Selected passage
═══

And in this case it's just being used to address an older but not elderly man, in a way that's totally normal in Japanese but would be utterly bizarre in English.
A little off topic, but 15 years ago maybe I saw a project that taught a player a foreign language by starting a game in their native language and gradually substituting localized strings of the target language. They applied the technique to The Sims and to Grim Fandango. Still seems like a good idea to me.
I assume that this would work better for games like Sims or SimCity, since generally you're always clicking the same things and reading the same text - for e.g. Grim Fandango, you'll only be reading the same text again when you replay the game, which takes a while.
Version 2 of the translation is also pretty bad, but in a different way. This version has logically-constructed sentences, but the actual phrase/word/term choices themselves are often far worse than Version 1. “Proper Japanese” sentences translate poorly compared to Version 1. Overall, this translation is much more playable than Version 1.
The neural network result looks better, but is less accurate, yet much more playable? That's an odd conclusion...
There was a pre-pub paper on automated translation of manga. I wonder if the same approach could be used in games, assuming you can find a big enough corpus of well-translated games?
I think the point on this project and this submission is to illustrate how garbage (machine)translations end up for sentences too short or missing contexts
I don't understand how some of the translations can be SO BAD. E.g. the one that mentions "fitness room" and "Thailand"; What was the original Japanese sentence for that one?
Looks like it got the dark elf and "I live in" parts, but "fitness room in Thailand" is probably what is commonly referred to as "neural network hallucination."
AFAIK the premise of NNMT is that it doesn't try to do much in the way of parsing, but tries to "learn" the association between phrases in the two languages by matching of the training data, so if it sees "fitness room" and "Thailand" and that happened to somehow align with an occurrence of ほくとうのしまのどうくつ , that's what it will think they translate to.
You can see some interesting "probing of Google Translate's guts" here:
Who knows how it came with up with that crazyness.
The original translates to something along the lines of "Dark elves live in the caves on the islands in the north east".
Maybe it took "north east" to mean Thailand and instead of separating しま and の it just took it as one block of text しまの (Shimano) like the bike company, and therefore fitness and どうくつ is cave which is in a way a type of room but that is one hell of a tortured translation.

═══

Your instructions
According to the forum thread, what does the original Japanese sentence behind the "fitness room" and "Thailand" translation mean? Please answer in one sentence.

[Items listed in a dataset]

═══

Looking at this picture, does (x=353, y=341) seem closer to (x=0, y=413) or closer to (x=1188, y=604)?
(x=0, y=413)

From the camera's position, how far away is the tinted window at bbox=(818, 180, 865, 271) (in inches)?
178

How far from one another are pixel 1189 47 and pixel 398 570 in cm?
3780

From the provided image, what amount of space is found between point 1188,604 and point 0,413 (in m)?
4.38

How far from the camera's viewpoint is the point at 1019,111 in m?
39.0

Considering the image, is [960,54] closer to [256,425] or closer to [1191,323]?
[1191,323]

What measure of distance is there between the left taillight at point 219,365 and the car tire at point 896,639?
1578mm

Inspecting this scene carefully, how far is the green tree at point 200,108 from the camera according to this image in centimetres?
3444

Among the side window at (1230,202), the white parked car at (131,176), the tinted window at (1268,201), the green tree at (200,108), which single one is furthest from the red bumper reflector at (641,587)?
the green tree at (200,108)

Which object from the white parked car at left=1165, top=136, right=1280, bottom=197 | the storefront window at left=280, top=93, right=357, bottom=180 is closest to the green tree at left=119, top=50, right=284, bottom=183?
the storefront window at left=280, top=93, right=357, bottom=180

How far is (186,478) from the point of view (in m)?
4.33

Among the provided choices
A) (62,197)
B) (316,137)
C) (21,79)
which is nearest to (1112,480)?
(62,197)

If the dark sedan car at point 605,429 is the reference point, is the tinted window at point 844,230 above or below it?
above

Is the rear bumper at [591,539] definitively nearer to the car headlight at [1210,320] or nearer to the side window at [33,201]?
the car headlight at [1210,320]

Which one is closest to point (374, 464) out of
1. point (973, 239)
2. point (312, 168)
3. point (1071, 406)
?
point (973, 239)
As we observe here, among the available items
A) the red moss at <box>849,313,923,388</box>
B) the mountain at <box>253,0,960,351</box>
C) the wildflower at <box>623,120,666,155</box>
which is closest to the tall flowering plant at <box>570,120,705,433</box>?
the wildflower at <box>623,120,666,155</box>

═══

Written answer
It means roughly "Dark elves live in the caves on the islands in the north east."